October 29, 2008

Myanmar comes to Erin

As published in The Erin Advocate

If someone asked you to find Myanmar on a map of the world, would you know where to look? Before going to the Myanmar cultural event at Centre 2000 recently, I knew only a few things about the country (known as Burma until 1989).

I remember U Thant, the Burmese diplomat who was Secretary-General of the United Nations from 1961 to 1971. I have read about Nobel peace laureate Aung San Suu Kyi, the opposition leader who has been kept under house arrest by the military government, since her party won an election in 1990.

And of course, most people have heard about the terrible cyclone there, which left more than 140,000 people dead or missing last May, and about the government’s initial reluctance to accept foreign relief aid.

That’s not really a lot to know about a land of 50 million people, which was conquered and named Burma by the English in the 19th century. It is the largest country in mainland Southeast Asia, located east of India, south of China and west of Thailand.

As so often happens, the controversies that make it into the news shed very little light on the everyday people and customs of a country.

Kim Terzi of Erin organized the event at Centre 2000, with members of the Myanmar Cultural Association of Brampton (MCAB), featuring crafts, dance and cuisine. (I can highly recommend the curried beef and mango salad.)
“I wanted to help people know about the culture – it is a very peaceful country,” she said.

Erin residents, including Mayor Rod Finnie, were entertained with a series of graceful dances, including the Candlelight Dance of the Rakhine State, part of the Festival of Lights, which pays respect to elders in the community.

The Brampton association has been prominent at that city’s Carabram festivities, with more than 4,000 people visiting their pavilion this year. They also won an award for their booth at the CNE. More information can be found at www.mcab.ca.

The association is helping three villages back home recover from the cyclone, raising money for medical supplies, tillers, seeds, food and clothing. Many communities in the severely-damaged rice-growing region near the Bay of Bengal are not accessible by road, making relief efforts especially difficult.

Myanmar is primarily a Buddhist nation, and is known for its golden pagodas, or temples.

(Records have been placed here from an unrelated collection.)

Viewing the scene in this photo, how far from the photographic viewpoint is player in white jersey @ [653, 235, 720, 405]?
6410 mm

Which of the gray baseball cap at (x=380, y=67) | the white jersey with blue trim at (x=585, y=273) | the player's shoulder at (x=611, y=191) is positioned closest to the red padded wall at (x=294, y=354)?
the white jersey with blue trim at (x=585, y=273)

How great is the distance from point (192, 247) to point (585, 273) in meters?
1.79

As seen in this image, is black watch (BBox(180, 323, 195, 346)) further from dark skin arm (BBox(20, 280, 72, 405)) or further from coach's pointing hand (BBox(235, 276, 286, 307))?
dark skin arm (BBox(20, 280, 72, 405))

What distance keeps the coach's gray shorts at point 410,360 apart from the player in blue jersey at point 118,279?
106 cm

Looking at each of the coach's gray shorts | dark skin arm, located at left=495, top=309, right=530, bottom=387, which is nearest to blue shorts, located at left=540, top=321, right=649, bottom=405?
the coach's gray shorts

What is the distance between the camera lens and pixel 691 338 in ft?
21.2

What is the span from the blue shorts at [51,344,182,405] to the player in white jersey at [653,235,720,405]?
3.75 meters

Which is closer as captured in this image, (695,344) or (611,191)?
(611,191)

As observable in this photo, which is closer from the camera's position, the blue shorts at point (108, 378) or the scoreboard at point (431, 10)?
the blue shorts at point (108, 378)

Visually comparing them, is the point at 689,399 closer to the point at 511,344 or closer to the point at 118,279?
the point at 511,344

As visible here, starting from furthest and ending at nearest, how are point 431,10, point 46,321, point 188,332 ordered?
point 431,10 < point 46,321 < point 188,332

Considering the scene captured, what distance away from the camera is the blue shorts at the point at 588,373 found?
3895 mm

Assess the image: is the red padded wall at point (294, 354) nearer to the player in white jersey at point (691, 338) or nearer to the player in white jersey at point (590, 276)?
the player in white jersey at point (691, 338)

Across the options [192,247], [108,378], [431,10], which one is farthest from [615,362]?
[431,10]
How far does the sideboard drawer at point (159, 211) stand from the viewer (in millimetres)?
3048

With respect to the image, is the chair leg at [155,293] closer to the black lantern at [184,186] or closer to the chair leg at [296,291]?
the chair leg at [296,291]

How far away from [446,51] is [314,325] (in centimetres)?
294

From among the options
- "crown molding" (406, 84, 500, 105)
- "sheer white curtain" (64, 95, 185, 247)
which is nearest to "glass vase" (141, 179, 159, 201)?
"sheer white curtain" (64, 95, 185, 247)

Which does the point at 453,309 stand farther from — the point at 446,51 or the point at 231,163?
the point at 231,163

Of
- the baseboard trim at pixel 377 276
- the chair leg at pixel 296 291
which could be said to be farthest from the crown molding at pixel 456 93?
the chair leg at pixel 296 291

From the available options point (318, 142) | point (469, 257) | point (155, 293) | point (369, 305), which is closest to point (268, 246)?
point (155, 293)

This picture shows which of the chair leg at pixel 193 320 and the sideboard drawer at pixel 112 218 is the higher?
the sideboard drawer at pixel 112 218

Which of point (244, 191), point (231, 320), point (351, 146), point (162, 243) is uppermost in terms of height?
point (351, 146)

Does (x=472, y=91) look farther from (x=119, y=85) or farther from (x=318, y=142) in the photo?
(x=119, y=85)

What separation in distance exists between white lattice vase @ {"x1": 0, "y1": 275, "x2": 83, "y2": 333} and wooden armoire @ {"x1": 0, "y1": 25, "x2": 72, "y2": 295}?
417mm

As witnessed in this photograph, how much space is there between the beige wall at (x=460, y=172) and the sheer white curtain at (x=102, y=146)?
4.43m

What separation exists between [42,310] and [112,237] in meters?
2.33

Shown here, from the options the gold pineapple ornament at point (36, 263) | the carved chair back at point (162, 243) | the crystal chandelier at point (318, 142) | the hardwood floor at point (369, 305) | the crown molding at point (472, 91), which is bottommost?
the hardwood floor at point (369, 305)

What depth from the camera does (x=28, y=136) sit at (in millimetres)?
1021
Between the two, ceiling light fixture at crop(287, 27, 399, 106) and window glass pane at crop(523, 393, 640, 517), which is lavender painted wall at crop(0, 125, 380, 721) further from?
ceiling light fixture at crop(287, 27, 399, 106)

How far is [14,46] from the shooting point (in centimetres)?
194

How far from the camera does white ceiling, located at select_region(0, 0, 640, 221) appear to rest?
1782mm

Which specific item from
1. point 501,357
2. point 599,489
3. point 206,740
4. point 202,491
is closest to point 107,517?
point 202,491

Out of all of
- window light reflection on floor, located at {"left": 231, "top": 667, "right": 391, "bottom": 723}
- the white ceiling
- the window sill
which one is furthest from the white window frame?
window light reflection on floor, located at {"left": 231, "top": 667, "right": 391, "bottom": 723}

The environment ranges from mountains in the north, to tropical jungle, to the vast Irrawaddy Delta to the south, near the capital city, Yangon.

MCAB Secretary Bessie Terzi helps operate a family business, Mya Yadanar, which imports handcrafted treasures directly from artisans in Myanmar.

“It is called The Golden Land,” she said.

The country is famous for its lacquerware, elaborate bamboo bowls and containers with a high-gloss finish inlaid with gold or other elements, often presented as gifts by the country’s kings.

Then there are the creations in Amboyna Burl Wood, an aromatic hardwood with spectacular grain patterns, the intricate hand-painted umbrellas and the gold-embroidered scarves and tapestries, many featuring images of the elephant. Find out more at www.myayadanar.com.

The country is also a major producer of gemstones, especially jade. The Unites States has imposed economic sanctions on Myanmar because of the poor human rights record of the military government, including a ban on importation of gems. Gems are still sold, of course, mainly to Chinese and Thai merchants, with a recent auction raising about $175 million, according to an Associated Press report.